**Task directions**
Starting at the line below that contains "phylum: Chordata", print each line through the end of the records exactly as it appears.

Exercise data: Begin

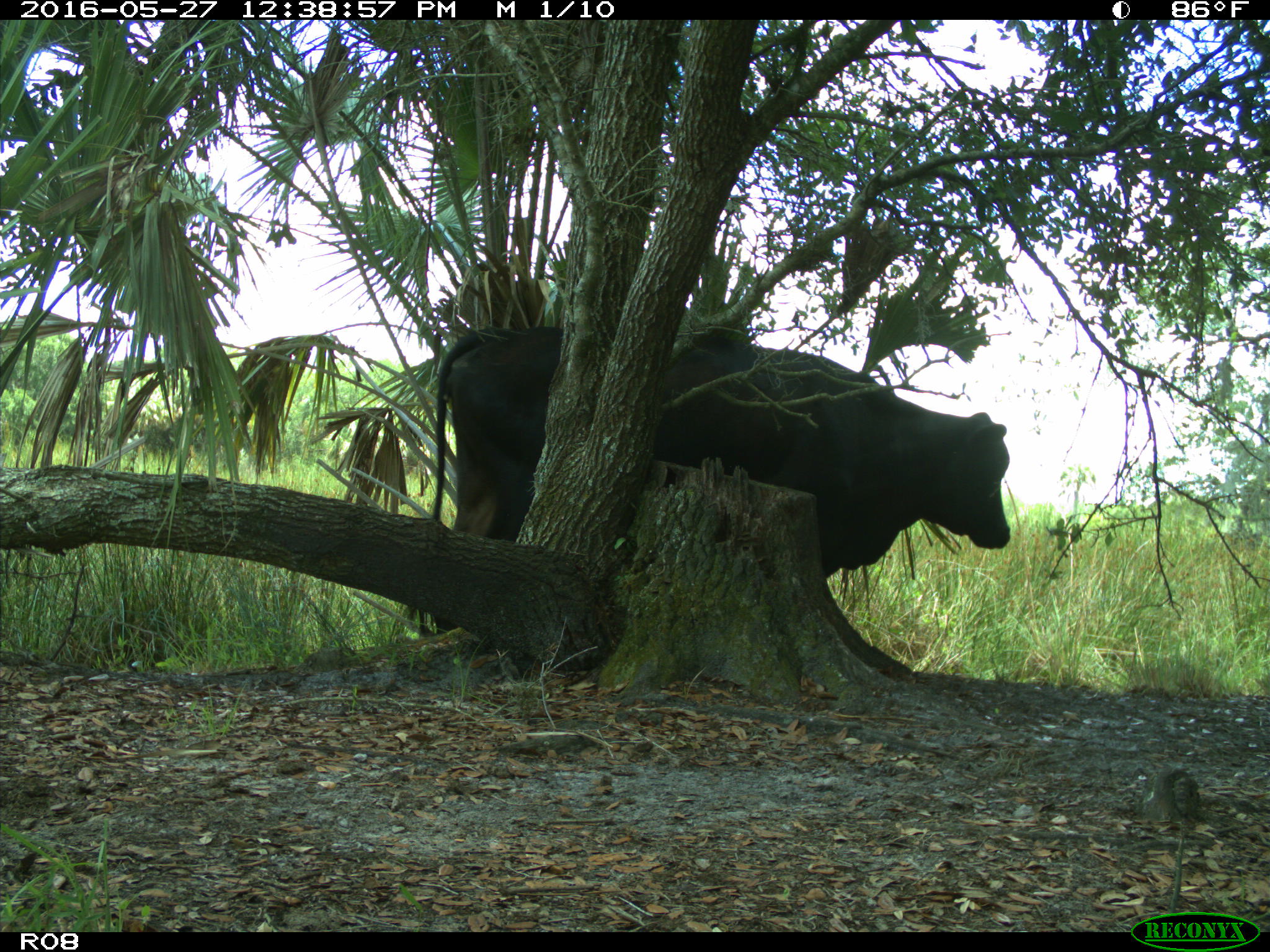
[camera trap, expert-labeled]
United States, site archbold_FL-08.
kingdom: Animalia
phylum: Chordata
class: Mammalia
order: Artiodactyla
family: Bovidae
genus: Bos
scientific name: Bos taurus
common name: domestic cow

Exercise data: End

**Solved problem**
phylum: Chordata
class: Mammalia
order: Artiodactyla
family: Bovidae
genus: Bos
scientific name: Bos taurus
common name: domestic cow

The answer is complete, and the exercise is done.